[What you should do]:
Pictures are to be left out, and only the lines from the one containing "The Story Of" through the last line of the data are to be returned exactly.

[Data provided]:
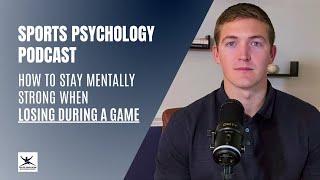 How to Stay Mentally Strong When Losing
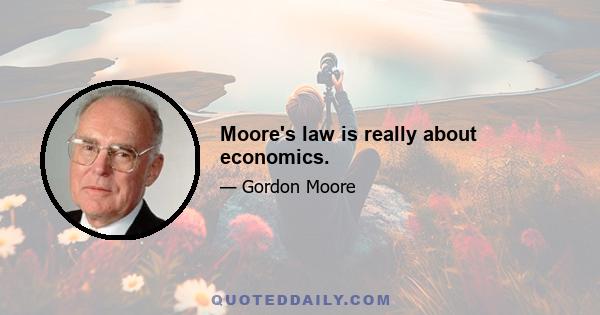 Moore's law is really about economics.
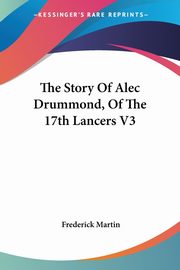 The Story Of Alec Drummond, Of The 17th Lancers V3, Martin Frederick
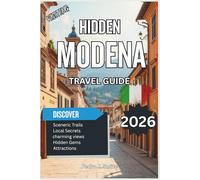 Hidden Modena 2026: Balsamic Vinegar Tours, Opera History, and Authentic Emilia-Romagna Charms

[Response]:
 The Story Of Alec Drummond, Of The 17th Lancers V3, Martin Frederick
 Hidden Modena 2026: Balsamic Vinegar Tours, Opera History, and Authentic Emilia-Romagna Charms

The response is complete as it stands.